I was wondering about it, because I've read so many reports of people that had emergency services at their exact location within minutes, and not having them have to look over a mile square area.. :D
 

mk313

macrumors 68020
Feb 6, 2012
2,049
1,139
O eagle o,

You mentioned geocaching. Do you do that with your phone? I used to do it a long time ago with a garmin gps but haven’t done it since we moved. I don’t think I even have that gps any longer and even if I did, I’d m sure it’s well out of date. Not sure I’d want to pick up a new one but geocaching with my phone could be fun. I’d be curious to hear your take.

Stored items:

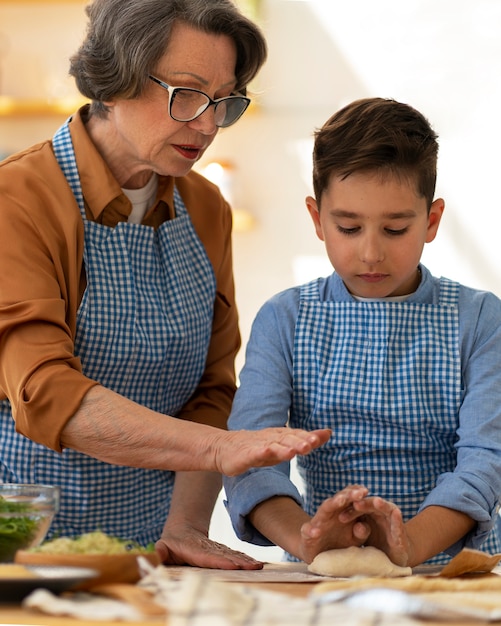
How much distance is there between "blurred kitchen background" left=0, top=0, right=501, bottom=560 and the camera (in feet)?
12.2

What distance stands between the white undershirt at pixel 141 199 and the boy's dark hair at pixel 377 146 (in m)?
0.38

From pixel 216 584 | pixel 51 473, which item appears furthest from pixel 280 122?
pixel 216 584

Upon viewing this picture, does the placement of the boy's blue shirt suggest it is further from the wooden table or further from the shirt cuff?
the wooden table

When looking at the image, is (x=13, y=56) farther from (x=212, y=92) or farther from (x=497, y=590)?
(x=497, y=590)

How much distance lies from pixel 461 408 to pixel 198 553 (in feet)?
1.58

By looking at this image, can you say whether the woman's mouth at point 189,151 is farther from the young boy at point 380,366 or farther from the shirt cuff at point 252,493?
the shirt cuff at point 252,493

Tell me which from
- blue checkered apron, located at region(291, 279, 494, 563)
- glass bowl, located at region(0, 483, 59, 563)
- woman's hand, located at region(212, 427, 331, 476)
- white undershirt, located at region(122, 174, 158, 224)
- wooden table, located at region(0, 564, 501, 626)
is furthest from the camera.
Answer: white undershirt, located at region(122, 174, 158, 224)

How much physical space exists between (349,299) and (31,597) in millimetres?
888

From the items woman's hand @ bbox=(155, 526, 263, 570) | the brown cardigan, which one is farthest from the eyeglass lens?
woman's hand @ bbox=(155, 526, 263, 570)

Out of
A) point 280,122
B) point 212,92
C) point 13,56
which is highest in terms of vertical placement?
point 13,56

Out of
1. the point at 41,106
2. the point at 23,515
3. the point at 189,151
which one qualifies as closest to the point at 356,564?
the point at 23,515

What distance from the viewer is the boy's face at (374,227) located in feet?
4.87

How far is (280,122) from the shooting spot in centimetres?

REQUIREMENT 1 »
Output, word for word, the part of the forum post that opens with the words containing "I was wondering" and closes with "hear your take.".
REQUIREMENT 2 »
Filter the listing down to every line that contains the string "pixel", treating uppercase and lowercase as different.
The forum post and the listing have nothing to do with each other.

RESPONSE 1 »
I was wondering about it, because I've read so many reports of people that had emergency services at their exact location within minutes, and not having them have to look over a mile square area.. :D
 

mk313

macrumors 68020
Feb 6, 2012
2,049
1,139
O eagle o,

You mentioned geocaching. Do you do that with your phone? I used to do it a long time ago with a garmin gps but haven’t done it since we moved. I don’t think I even have that gps any longer and even if I did, I’d m sure it’s well out of date. Not sure I’d want to pick up a new one but geocaching with my phone could be fun. I’d be curious to hear your take.

RESPONSE 2 »
What distance stands between the white undershirt at pixel 141 199 and the boy's dark hair at pixel 377 146 (in m)?
From pixel 216 584 | pixel 51 473, which item appears furthest from pixel 280 122?
pixel 216 584
How much distance lies from pixel 461 408 to pixel 198 553 (in feet)?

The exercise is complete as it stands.